《06-08》
「風紀委員長さんのデータも取ってあるけど」
取り出したメモを、凛華が無言で受け取る。
「お前が受け取ってどうすんだよ」
函辺の抗議を意に介さず、そのまま広げた。
「む。また大きくなって……」
「成長期だからな。体重は減ってるけど」
「くっ、下品な」
乱暴に破り捨てる。
「なにが下品なんだよ。魅力的って言うんだろっが」
「人間としての魅力は乳の大きさではなく知性です」
「なんの悔し紛れだよ、それ」
「く、悔し紛れなんかじゃありません! 私は人類文化の……」
「悪いけど、じゃれ合うのは後にしてくれないかな」
心底呆れた口調でサトリが割り込んだ。
「そうでしたね。本物のサトリだと認めましょう。となれば、私達がどう反応するかはご存知ですね」
どこから出したのか折り畳み式のナイフを、サトリの喉元に突きつける。
「ボクは君達に敵視されているからね。こうなることは予測できたよ。でも他に選択肢はなかったんだ」
「どういう意味です?」
「シンプルに言うよ。君達の力を貸して欲しい。まろみ達を助けるために」
「まろみ様を助けるだって? 助けを求めるべきはお前の方じゃないのか?」
函辺が不敵な表情で告げる。
「小鬼田さん、待ってください」
くいっと眼鏡を上げた。分厚いレンズがキラリと光を反射する。
「サトリさん、貴方は気になることを言いました。
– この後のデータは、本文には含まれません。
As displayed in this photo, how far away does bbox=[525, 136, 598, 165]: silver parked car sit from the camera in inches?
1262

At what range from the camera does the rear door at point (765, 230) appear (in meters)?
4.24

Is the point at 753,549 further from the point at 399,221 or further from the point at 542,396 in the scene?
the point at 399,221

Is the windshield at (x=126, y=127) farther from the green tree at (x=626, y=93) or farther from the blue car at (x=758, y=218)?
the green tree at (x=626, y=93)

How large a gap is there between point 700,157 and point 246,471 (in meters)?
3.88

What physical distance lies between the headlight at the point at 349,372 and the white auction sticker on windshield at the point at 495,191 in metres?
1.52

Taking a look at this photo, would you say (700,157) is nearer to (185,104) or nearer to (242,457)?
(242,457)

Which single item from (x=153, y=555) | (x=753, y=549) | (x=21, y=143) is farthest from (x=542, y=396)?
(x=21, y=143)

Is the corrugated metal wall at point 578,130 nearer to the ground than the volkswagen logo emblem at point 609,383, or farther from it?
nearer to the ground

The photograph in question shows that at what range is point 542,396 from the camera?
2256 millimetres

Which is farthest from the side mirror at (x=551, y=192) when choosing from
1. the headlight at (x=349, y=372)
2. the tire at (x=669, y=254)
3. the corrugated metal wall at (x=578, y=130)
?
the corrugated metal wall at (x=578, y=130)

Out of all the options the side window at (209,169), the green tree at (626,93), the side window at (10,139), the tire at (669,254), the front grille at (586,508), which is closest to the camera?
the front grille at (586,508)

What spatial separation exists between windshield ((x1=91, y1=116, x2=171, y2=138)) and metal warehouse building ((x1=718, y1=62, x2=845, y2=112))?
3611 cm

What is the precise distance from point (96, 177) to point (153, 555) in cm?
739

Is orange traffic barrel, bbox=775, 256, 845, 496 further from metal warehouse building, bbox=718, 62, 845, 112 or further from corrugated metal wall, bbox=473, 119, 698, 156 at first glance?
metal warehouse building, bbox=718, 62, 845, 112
まろみ様達を助けて欲しいと、達とはどういう意味ですか?」
「聞いたままだよ。まろみと一緒にもう一人、危機的状況に陥っている人間がいる」
「話が見えないですね。というより、あえて焦点をぼかして話しておられますね」
「さあ、それはどうだろう」
大袈裟に肩を竦めてみせた。
「とりあえず、立ち話もなんだし。部屋に入れてくれないかな」
「面識のない人間を部屋に入れるとでも思っているのですか?」
「もちろん入れてもらえるはずはない。相手が男子となればなおさら、ね」
「で、あれば……」
「逆に言えば、気心の知れた親しい人間だから君の部屋に入ったんだろうね」
はっと函辺が息を飲む。
凛華の顔にも動揺の色が浮かんだ。
「そんな親しい人間を忘れたりするだろうか。たった二日間で」
「凛華」
不安そうな視線を向ける函辺に小さく頷いた。
「どうやら、私達が落としてしまった物をお持ちのようですね」
ナイフを折り畳むとジャージの袖口に滑り込ませる。
それを見て函辺も警戒を解いた。